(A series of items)
--

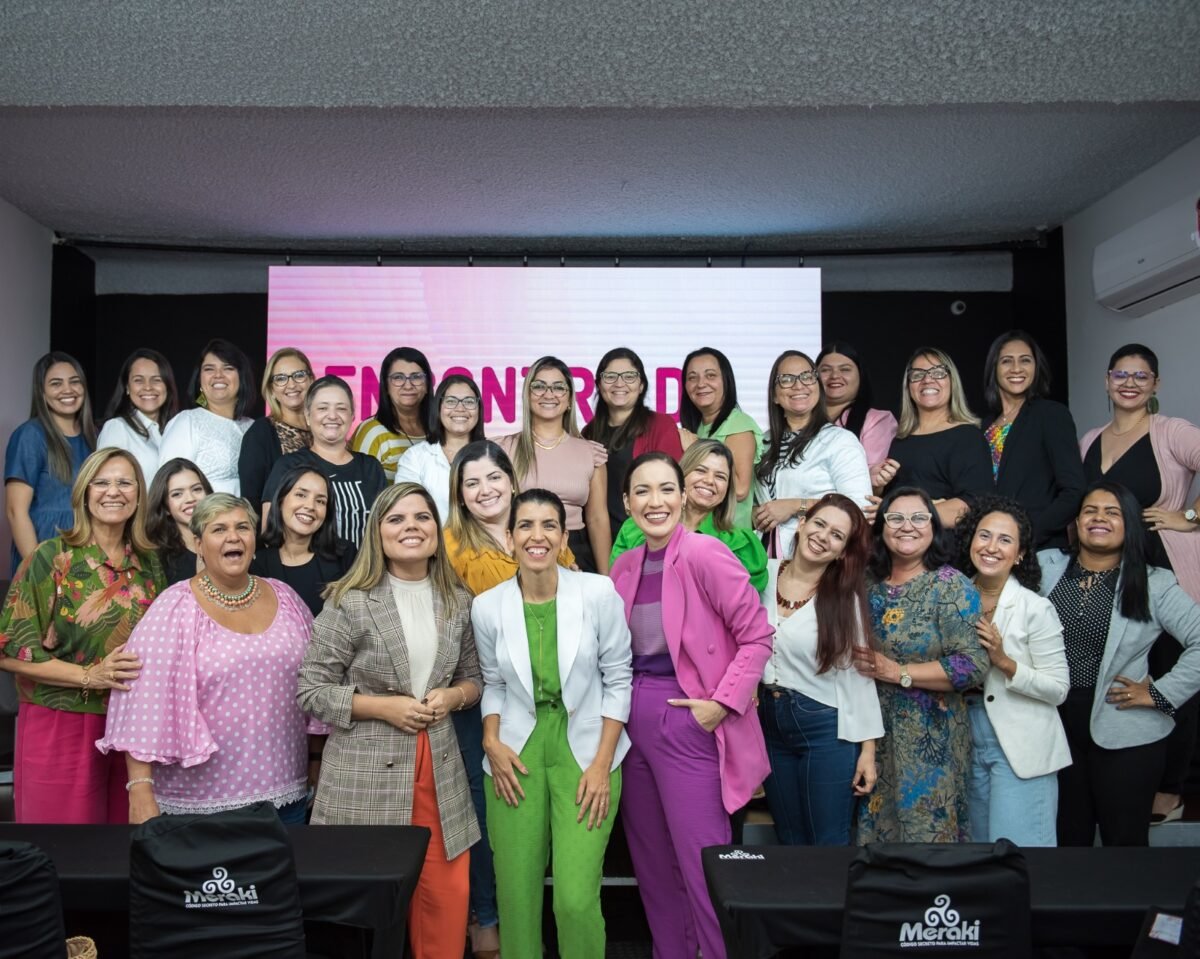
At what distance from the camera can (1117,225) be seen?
5.82 metres

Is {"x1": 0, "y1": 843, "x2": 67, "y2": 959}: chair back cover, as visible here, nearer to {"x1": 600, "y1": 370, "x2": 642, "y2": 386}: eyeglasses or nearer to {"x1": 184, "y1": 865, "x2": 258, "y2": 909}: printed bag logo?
{"x1": 184, "y1": 865, "x2": 258, "y2": 909}: printed bag logo

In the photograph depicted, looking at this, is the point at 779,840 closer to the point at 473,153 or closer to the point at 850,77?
the point at 850,77

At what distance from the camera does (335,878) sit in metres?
2.27

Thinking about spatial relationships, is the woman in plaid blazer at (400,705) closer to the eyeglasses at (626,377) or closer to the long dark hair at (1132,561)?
the eyeglasses at (626,377)

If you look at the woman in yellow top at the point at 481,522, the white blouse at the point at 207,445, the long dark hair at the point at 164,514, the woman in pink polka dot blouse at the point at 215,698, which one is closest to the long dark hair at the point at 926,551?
the woman in yellow top at the point at 481,522

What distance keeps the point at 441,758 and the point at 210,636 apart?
73 cm

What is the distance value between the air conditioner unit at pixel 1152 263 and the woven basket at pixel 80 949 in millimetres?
5081

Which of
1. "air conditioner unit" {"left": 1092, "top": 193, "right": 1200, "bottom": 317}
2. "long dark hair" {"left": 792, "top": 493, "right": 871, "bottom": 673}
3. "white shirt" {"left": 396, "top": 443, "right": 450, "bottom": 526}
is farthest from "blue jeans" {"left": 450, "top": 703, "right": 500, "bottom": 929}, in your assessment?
"air conditioner unit" {"left": 1092, "top": 193, "right": 1200, "bottom": 317}

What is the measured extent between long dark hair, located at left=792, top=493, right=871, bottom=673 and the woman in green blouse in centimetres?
24

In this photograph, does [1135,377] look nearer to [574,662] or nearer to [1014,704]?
[1014,704]

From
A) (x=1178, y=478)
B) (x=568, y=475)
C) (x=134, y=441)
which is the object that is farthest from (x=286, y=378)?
(x=1178, y=478)

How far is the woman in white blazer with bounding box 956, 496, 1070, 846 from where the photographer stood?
10.4 ft

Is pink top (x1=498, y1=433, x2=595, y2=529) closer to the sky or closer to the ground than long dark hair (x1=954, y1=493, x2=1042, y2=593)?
closer to the sky

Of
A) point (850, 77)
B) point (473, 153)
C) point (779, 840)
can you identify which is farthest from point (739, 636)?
point (473, 153)
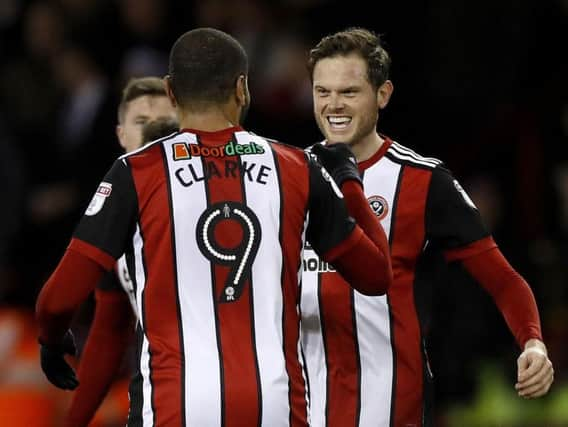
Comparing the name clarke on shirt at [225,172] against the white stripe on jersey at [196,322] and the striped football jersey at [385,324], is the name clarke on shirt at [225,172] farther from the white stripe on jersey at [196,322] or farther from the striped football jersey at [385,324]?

--

EXERCISE DETAILS: Transcribe the lines from the start of the items up to and including the line containing "5.82 metres", omitting the pictures.

SOLVED PROBLEM:
At what distance from the camera can (1117,225) be seen?
5.82 metres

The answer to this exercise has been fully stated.